Tal como está sendo proposta, a lista fechada vai fortalecer as oligarquias partidárias e afetar a própria representatividade dos que forem eleitos. Portanto, digamos assim , vai diminuir a representatividade da democracia representativa no Brasil.
Para que o sistema eleitoral possa garantir a proporcionalidade na representação dos diversos segmentos sociais , o sistema de lista precisa ser combinado com o chamado voto distrital misto.
No sistema distrital misto, metade da bancada é eleita nos distritos eleitorais. A outra metade da bancada é preenchida pelos candidatos da lista fechada dos partidos, a partir dos votos na legenda.
No Espírito Santo, por exemplo, que tem uma bancada federal de dez deputados, o estado seria dividido em cinco distritos. Em cada distrito, cada partido teria um candidato. O mais votado seria eleito. Este voto no candidato conta também para a legenda dele. E vai ser computado para preencher as vagas de legenda ( cinco vagas no total ).
Este sistema garante a proximidade eleitor-eleito: voto no candidato nos distritos. Ao mesmo tempo, fortalece os partidos: voto na legenda que conta para a lista fechada. Mais do que isto , o que é fundamental, garante a proporcionalidade correta das correntes de opinião ( partidos políticos ) na formação da representação política.
Nada disto será conseguido se a proposta de lista fechada pura e simples for aprovada. Por isto, é importante que esta mudança seja mais discutida no Congresso e na sociedade , pois precisa de convergência para ter legitimidade.

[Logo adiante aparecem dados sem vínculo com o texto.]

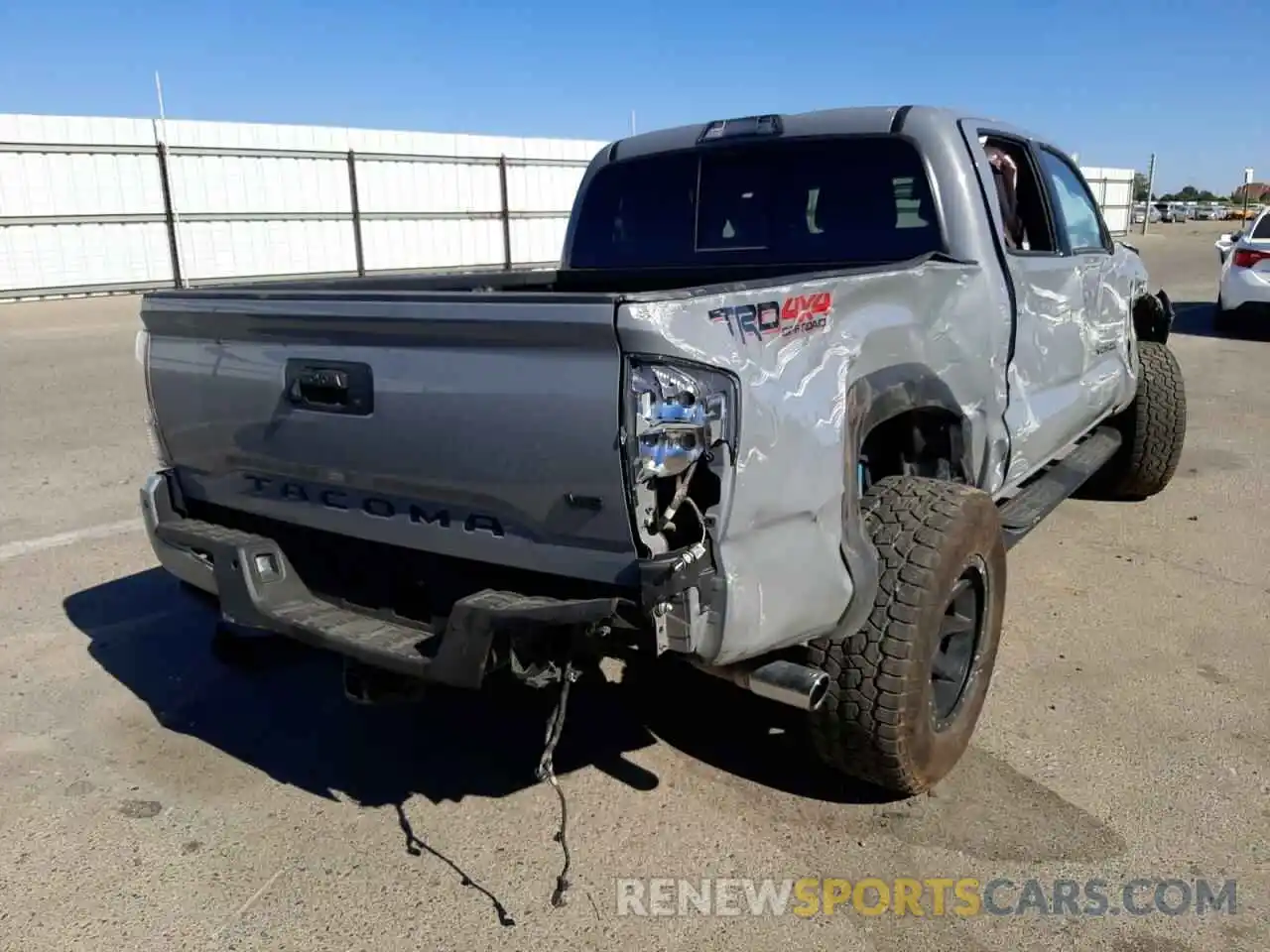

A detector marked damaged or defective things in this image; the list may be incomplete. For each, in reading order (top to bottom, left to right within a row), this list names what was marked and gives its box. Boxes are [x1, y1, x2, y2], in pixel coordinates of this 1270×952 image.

damaged tail light [623, 361, 734, 488]
crumpled rear quarter panel [619, 256, 1008, 666]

Se for devidamente discutida, esta proposta vai certamente levar à conclusão de que se trata de um retrocesso institucional.

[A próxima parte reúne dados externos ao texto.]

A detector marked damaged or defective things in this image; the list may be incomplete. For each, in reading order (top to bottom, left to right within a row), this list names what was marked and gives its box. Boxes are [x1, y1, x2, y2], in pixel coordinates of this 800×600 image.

Outro problema institucional preocupante poderá advir da barragem da tentativa de estados e municípios de ampliarem as suas respectivas capacidades de investimentos.
Como se sabe, há , hoje , uma queda de braço entre o Tesouro Nacional e os estados em torno da proposta de flexibilização da Lei de Responsabilidade Fiscal.
Esta proposta dos estados é capitaneada por Minas Gerais e São Paulo , mas fortalece também a capacidade de investimentos de estados como Pernambuco, Ceará , Bahia e outros.
Já quanto aos municípios , a proposta é aumentar o FPM e buscar ampliar a autonomia dos governos locais, na linha de que o pacto federativo precisa ser revisto para que o município ganhe mais autonomia e para que as cidades brasileiras ampliem a sua capacidade para serem fornecedoras de serviços públicos.
O sucesso do PAC depende muito desta ampliação da capacidade de investimentos dos estados e municípios , conjugada com este movimento maior de revisão do pacto federativo.
Hoje , os estados e municípios são os principais responsáveis pelos investimentos públicos no Brasil , respondendo por 85% deles quando se excluem as empresas estatais federais.
Sem prejuízo do esforço fiscal que prevê a trajetória de relação Dívida Total/Receita Líquida Real para 1, como determina a Lei de Responsabilidade Fiscal , há que se atender às propostas dos estados e municípios. Sob pena de se comprometer as metas de crescimento econômico e, assim , chegar a um outro retrocesso institucional: a incapacidade dos entes federativos de fazerem investimentos em segurança, saúde, educação, logística, transportes.